§ Text shown:
Calendar Object Model

Topic Last Modified: 2009-07-27

Collaboration Data Objects (CDO) objects provide the necessary logic to work with appointments, meetings, messages, and other calendaring items. These objects make it easier for you to write calendaring applications. For an overview diagram, see CDO for Exchange 2000 Server Objects.

In CDO, the Appointment object represents appointments and meetings. Meetings have attendees, each represented by an Attendee object in the Attendees collection.

Recurring appointments and meetings are those that occur more than once and follow a pattern. A pattern is defined by using one or more RecurrencePattern objects in the Appointment object's RecurrencePatterns collection. The Exception objects in the Exceptions collection define modifications to the pattern.

You invite attendees to a meeting and attendees respond to the invitation by using messages represented by CalendarMessage objects. These messages are also used to update or cancel an existing appointment. The CalendarMessage object exposes the IMessage interface; therefore, a calendar message has all of the capabilities of any other CDO message.

§ Dataset content:
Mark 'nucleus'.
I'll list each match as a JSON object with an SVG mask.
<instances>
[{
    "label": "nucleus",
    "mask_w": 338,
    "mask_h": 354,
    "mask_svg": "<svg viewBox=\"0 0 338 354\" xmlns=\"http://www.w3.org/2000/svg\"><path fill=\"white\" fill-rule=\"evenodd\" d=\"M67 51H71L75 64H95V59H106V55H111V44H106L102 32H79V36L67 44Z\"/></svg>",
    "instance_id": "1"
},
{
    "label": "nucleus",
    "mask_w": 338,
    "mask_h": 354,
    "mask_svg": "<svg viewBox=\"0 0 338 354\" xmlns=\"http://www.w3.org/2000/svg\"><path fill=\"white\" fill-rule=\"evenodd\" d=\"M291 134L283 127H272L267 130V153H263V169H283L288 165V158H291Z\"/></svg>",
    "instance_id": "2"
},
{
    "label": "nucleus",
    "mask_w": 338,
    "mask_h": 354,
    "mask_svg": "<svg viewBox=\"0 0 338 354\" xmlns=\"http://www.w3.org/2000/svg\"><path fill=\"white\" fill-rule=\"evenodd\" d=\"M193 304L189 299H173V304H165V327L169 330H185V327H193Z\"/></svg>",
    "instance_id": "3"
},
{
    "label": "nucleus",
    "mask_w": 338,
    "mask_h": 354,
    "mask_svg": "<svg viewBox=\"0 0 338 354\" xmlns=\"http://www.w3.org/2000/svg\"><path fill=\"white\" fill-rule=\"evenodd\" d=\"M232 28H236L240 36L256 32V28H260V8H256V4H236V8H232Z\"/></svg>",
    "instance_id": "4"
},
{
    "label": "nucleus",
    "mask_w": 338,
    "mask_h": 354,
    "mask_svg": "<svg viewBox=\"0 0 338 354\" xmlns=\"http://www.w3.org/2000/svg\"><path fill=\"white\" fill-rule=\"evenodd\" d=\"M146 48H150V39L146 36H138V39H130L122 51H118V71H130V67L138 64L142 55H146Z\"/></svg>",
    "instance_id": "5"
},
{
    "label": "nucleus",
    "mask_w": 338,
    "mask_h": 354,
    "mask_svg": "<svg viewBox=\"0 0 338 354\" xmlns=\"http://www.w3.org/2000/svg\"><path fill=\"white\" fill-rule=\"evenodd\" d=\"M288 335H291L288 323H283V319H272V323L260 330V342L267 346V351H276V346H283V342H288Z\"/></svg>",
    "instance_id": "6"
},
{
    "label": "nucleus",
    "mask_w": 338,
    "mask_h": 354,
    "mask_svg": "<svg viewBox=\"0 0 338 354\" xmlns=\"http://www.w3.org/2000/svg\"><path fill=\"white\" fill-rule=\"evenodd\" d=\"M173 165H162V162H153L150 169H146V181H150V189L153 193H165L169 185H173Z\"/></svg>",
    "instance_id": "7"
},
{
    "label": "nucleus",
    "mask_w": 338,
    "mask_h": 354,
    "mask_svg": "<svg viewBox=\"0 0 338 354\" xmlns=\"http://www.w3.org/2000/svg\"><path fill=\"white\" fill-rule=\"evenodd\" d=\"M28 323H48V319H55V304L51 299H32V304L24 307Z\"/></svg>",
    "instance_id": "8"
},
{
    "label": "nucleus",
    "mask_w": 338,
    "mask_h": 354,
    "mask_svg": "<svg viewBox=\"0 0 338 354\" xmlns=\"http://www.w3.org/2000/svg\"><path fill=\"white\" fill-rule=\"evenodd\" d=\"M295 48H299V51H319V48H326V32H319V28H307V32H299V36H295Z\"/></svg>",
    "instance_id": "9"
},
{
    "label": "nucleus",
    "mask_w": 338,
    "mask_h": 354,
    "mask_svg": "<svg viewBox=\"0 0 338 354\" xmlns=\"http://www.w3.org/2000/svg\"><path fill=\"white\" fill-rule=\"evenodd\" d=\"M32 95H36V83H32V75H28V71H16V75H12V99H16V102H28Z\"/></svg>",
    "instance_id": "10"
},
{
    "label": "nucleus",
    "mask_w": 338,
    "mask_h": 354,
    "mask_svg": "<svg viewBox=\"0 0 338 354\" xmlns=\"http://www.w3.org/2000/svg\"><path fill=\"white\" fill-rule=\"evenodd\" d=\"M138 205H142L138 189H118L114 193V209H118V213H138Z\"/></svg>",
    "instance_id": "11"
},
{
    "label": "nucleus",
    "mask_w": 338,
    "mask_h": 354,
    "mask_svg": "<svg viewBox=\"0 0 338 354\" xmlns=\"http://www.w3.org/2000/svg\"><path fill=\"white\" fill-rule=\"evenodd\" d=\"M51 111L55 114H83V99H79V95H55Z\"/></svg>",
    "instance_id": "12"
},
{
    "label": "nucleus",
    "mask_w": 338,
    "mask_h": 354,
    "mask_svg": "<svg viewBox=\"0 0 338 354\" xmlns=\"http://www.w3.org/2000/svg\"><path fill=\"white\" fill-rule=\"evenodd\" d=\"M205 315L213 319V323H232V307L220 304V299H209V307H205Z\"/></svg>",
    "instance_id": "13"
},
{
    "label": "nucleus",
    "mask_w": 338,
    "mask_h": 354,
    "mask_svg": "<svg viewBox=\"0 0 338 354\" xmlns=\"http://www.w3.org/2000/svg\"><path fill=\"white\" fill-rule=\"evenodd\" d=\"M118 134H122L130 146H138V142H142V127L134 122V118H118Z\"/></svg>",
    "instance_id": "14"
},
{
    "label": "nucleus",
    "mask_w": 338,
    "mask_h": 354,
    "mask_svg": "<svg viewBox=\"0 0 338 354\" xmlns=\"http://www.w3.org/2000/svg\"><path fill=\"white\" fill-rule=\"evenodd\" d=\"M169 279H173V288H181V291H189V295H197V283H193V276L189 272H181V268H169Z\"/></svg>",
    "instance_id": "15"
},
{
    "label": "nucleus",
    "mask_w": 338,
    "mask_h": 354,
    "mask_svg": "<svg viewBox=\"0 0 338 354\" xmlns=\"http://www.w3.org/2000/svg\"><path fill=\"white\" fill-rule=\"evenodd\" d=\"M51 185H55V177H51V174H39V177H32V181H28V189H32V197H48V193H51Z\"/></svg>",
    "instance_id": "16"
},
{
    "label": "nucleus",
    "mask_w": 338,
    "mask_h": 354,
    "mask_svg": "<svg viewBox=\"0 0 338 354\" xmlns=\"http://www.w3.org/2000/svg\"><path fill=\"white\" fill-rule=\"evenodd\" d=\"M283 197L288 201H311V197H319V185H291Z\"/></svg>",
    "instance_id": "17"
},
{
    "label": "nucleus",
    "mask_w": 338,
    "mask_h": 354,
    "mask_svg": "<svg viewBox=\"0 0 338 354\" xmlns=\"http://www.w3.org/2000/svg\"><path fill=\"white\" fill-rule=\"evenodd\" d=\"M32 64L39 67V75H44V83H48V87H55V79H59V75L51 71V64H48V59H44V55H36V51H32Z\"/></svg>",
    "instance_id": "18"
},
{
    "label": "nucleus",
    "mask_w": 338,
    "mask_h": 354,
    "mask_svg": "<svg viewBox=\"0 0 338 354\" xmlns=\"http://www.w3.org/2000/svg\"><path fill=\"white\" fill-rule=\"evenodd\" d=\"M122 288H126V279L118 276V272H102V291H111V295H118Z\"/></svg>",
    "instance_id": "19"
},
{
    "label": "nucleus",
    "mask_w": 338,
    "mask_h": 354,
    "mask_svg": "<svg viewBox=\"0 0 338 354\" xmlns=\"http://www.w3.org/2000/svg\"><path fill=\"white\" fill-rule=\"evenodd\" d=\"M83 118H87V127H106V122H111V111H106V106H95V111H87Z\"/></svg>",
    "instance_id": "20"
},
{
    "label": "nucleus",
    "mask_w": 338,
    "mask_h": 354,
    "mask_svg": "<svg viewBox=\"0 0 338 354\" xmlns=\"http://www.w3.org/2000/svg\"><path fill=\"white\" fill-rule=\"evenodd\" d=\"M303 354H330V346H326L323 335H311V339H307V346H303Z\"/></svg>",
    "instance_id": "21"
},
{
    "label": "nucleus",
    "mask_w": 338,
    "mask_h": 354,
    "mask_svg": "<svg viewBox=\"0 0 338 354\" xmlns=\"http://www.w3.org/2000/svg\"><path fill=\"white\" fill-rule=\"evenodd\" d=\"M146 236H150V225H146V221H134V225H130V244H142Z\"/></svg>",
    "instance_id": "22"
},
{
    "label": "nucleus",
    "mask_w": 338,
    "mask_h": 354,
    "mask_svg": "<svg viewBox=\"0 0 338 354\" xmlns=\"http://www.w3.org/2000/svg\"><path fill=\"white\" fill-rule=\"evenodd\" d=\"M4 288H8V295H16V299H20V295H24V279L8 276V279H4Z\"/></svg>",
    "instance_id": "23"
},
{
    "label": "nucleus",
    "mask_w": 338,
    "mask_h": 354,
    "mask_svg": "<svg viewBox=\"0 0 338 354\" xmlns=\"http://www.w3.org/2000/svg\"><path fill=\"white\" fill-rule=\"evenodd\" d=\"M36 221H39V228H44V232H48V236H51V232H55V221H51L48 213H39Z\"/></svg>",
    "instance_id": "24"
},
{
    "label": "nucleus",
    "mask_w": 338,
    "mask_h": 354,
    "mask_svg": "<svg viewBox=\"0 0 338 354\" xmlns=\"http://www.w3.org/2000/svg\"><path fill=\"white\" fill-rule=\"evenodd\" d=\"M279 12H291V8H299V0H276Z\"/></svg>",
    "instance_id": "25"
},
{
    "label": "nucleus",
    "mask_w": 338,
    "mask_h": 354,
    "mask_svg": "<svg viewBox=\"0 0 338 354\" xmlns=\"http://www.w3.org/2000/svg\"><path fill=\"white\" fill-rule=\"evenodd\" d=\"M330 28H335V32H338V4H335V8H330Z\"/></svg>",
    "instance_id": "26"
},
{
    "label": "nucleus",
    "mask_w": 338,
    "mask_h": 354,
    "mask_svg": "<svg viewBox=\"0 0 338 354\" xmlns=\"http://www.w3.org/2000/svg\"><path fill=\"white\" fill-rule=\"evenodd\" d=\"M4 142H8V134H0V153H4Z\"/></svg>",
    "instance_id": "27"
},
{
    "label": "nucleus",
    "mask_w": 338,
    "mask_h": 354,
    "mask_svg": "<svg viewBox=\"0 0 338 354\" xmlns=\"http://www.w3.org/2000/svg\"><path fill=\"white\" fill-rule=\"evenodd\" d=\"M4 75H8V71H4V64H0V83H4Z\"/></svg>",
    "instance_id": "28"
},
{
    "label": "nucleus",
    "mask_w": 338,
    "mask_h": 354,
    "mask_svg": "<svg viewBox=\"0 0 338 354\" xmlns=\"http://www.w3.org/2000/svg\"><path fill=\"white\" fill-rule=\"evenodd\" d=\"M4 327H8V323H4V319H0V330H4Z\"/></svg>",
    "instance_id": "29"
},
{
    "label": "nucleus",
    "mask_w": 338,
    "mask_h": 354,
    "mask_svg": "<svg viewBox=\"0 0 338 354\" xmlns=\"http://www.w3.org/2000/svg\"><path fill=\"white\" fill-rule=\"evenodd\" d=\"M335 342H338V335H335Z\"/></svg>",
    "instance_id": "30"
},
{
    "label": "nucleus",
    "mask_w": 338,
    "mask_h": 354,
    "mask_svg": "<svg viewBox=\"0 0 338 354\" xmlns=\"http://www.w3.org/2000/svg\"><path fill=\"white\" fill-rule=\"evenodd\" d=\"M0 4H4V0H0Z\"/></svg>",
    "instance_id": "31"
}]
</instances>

§ Activities:
- a) Print the passage of the calendar object model text from "Topic Last Modified: 2009-07-27" to "the Attendees collection.".
- b) Answer these questions from the calendar object model text:
(i) Which CDO object represents appointments and meetings?
(ii) Which collection holds the objects that define modifications to a recurrence pattern?
(iii) Which interface does the CalendarMessage object expose?
- c) List every collection named in the calendar object model text.
The data play no part in what comes next.

§ Answer set:
- a)
Topic Last Modified: 2009-07-27

Collaboration Data Objects (CDO) objects provide the necessary logic to work with appointments, meetings, messages, and other calendaring items. These objects make it easier for you to write calendaring applications. For an overview diagram, see CDO for Exchange 2000 Server Objects.

In CDO, the Appointment object represents appointments and meetings. Meetings have attendees, each represented by an Attendee object in the Attendees collection.

- b)
(i) The Appointment object.
(ii) The Exceptions collection.
(iii) The IMessage interface.

- c)
Attendees
RecurrencePatterns
Exceptions